• **GIVEN PASSAGE**:
[start]
Skip to main content

Building blocks for creating a pipeline for Fairspace

Project description

Fairspace Pipeline

PyPI PyPI - Status Apache 2.0 license

This repository contains the Fairspace Pipeline, a package that can be used as a base to create custom ETL pipelines for Fairspace.

Installation

Requires Python 3.12 or newer.

Installing from PyPI

python -m pip install fairspace-pipeline

Installing from sources

git clone https://github.com/thehyve/fairspace-pipeline.git
python -m build
python -m pip install .

Usage

Fairspace Pipeline cannot be used as a standalone package. It requires a custom implementation of several and specific configuration. Sections below describe the necessary steps to create a fully-functioning custom pipeline with reusable components and interfaces implementation.

Configuration

Create a .env file with the following environment variables:

# Keycloak
KEYCLOAK_CLIENT_ID="" # e.g. KEYCLOAK_CLIENT_ID="workspace-client"
KEYCLOAK_CLIENT_SECRET="" # e.g. KEYCLOAK_CLIENT_SECRET="********"
KEYCLOAK_USERNAME="" # e.g. KEYCLOAK_USERNAME="organisation-admin"
[end]
• **GIVEN ENTRIES**:
[start]
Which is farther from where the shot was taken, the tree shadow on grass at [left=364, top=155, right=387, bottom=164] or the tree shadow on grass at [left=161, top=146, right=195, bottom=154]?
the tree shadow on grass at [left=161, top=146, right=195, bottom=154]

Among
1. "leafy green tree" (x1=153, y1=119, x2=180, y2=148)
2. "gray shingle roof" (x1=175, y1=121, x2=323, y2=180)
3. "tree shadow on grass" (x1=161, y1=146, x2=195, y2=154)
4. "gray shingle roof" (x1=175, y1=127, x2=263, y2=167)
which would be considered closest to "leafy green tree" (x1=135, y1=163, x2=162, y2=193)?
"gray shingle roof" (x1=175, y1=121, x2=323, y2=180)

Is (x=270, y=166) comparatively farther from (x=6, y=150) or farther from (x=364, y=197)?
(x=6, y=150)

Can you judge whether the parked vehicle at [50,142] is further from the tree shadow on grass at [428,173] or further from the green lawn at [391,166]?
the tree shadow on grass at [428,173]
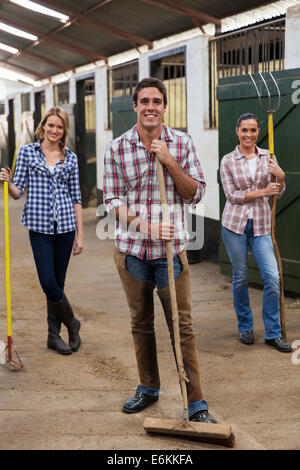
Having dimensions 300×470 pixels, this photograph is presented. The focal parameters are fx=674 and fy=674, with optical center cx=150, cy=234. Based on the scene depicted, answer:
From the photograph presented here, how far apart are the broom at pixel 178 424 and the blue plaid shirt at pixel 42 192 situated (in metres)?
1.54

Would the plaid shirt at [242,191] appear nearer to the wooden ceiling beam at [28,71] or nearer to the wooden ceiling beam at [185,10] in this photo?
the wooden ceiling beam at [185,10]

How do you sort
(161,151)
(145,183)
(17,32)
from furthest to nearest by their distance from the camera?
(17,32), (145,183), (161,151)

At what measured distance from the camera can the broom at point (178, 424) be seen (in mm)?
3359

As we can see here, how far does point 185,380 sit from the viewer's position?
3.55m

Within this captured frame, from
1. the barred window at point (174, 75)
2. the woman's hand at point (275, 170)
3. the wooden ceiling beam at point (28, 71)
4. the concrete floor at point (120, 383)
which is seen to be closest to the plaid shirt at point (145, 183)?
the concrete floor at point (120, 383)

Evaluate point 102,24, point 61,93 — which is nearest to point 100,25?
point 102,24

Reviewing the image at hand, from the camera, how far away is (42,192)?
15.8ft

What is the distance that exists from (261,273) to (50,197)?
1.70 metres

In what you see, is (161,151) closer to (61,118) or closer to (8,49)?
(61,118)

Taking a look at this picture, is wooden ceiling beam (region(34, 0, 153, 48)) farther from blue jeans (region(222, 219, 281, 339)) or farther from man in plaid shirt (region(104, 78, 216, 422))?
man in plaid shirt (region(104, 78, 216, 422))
[end]
[start]
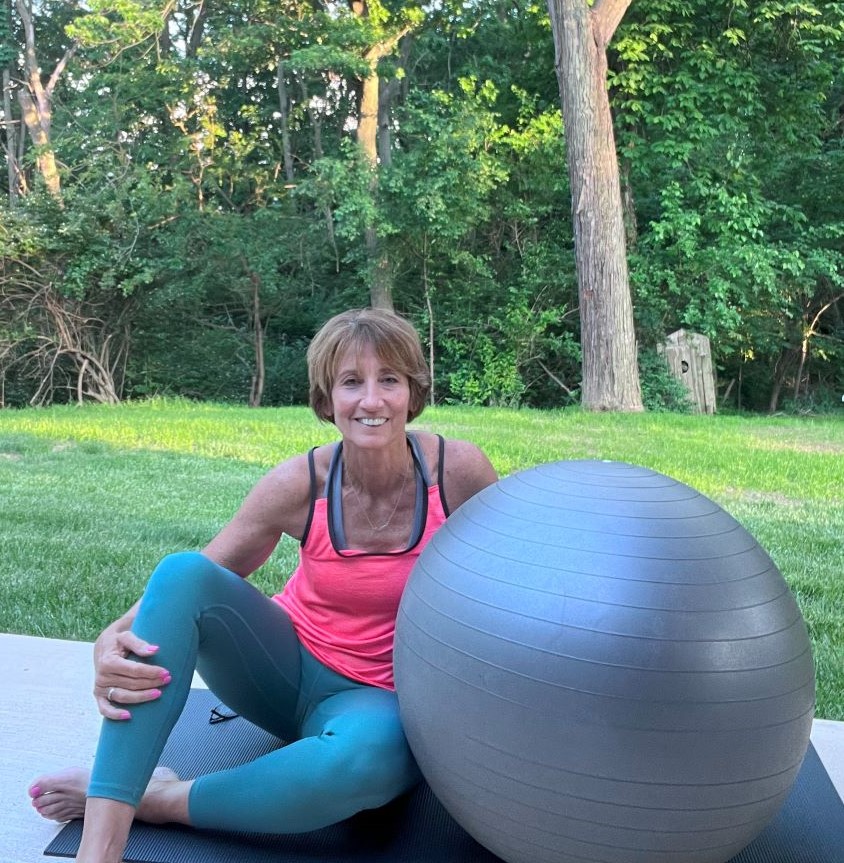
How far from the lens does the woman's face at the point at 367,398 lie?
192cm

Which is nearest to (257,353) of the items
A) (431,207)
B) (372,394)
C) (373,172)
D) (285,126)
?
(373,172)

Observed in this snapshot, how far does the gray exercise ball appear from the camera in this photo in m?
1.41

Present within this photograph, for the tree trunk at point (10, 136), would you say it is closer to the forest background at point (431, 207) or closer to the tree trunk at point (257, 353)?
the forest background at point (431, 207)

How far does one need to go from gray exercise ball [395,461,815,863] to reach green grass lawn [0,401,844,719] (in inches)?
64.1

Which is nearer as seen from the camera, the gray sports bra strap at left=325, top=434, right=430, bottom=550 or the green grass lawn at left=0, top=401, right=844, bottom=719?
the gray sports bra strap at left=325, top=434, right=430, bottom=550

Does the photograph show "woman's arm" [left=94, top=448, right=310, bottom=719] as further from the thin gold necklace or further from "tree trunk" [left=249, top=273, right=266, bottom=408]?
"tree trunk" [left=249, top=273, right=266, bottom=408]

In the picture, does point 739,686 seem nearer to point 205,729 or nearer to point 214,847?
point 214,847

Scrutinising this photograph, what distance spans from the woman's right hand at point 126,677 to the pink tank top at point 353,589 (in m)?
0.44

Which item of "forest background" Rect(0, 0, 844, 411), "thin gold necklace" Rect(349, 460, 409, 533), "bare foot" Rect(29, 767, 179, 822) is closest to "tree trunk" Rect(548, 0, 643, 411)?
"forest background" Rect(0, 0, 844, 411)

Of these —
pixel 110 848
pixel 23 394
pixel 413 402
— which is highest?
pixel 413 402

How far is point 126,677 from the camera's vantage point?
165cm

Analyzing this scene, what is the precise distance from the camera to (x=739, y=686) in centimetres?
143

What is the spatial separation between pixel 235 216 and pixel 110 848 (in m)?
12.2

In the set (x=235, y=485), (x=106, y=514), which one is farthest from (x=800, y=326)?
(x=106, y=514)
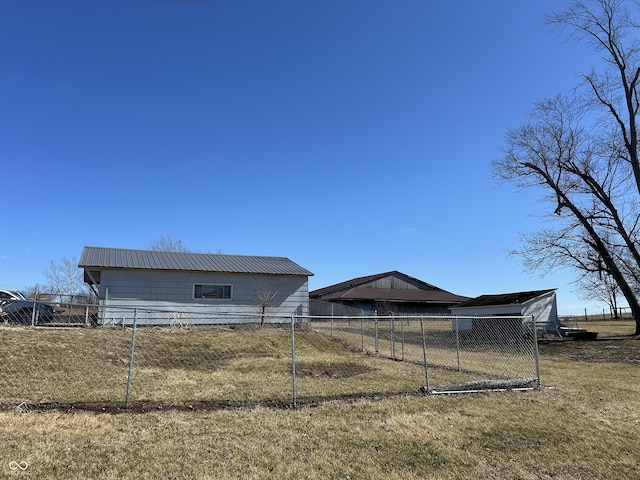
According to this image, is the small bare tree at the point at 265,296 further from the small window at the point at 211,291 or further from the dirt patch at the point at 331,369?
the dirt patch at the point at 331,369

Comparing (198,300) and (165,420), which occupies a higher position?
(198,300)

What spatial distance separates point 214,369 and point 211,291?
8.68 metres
[end]
• **EXERCISES TO COMPLETE**:
A - Answer these from the Fairspace Pipeline project description:
(i) What is the minimum Python version required?
(ii) Which license is shown for the package?
(iii) What file should be created to hold the environment variables?
B - Transcribe the stretch of the Fairspace Pipeline project description from "Building blocks for" through "pipelines for Fairspace.".
C - Carry the Fairspace Pipeline project description forward from its final line.
The records have no connection to the Fairspace Pipeline project description.

• **THE RESULTS**:
A -
(i) Python 3.12
(ii) Apache 2.0
(iii) A .env file

B -
Building blocks for creating a pipeline for Fairspace

Project description

Fairspace Pipeline

PyPI PyPI - Status Apache 2.0 license

This repository contains the Fairspace Pipeline, a package that can be used as a base to create custom ETL pipelines for Fairspace.

C -
KEYCLOAK_PASSWORD="" # e.g. KEYCLOAK_PASSWORD="fairspace123"
KEYCLOAK_SERVER_URL="" # e.g. KEYCLOAK_SERVER_URL="https://my-keycloak-instance.com"
KEYCLOAK_REALM="" # e.g. KEYCLOAK_REALM="fairspace"

# Fairspace
FAIRSPACE_URL="" # e.g. FAIRSPACE_URL="https://my-fairspace-instance.com"

# Amazon S3
IS_AWS_S3=False # e.g. IS_AWS_S3=True if using AWS S3 bucket for source data
AWS_SOURCE_BUCKET_NAME="" # e.g. AWS_SOURCE_BUCKET_NAME="fairspace-metadata-source"
AWS_OUTPUT_BUCKET_NAME="" # e.g. AWS_OUTPUT_BUCKET_NAME="fairspace-metadata-output"

# Pipeline settings
TAXONOMIES_TTL_PATH="config/custom_taxonomies.ttl"
SOURCE_STUDIES_PATHS='' # e.g. '["./test_data/test_study_input1", "./test_data/test_study_input2"]'
OUTPUT_DATA_PATH="" # e.g. OUTPUT_DATA_PATH="./test_data/.output_data"

Next, implement a function that creates a FairspacePipelineConfig object using environment variables

def get_config() -> FairspacePipelineConfig:
    config = FairspacePipelineConfig()
    config.source_study_prefixes = json.loads(str(os.environ.get('SOURCE_STUDIES_PREFIXES', '[""]')))
    config.output_data_directory = os.environ.get('OUTPUT_DATA_PATH',
                                                  os.path.join(os.getcwd(), 'test_data/.output_data'))
    config.is_aws_s3 = os.getenv("IS_AWS_S3", 'False').lower() in ('true', '1', 't')
    if config.is_aws_s3:
        config.source_study_directories = json.loads(os.environ.get('SOURCE_STUDIES_PATHS'))
    else:
        config.source_study_directories = [os.path.join(os.getcwd(), val) for val in json.loads(
            os.environ.get('SOURCE_STUDIES_PATHS', '["test_data/source_data"]'))]
    config.source_bucket_name = os.environ.get('AWS_SOURCE_BUCKET_NAME')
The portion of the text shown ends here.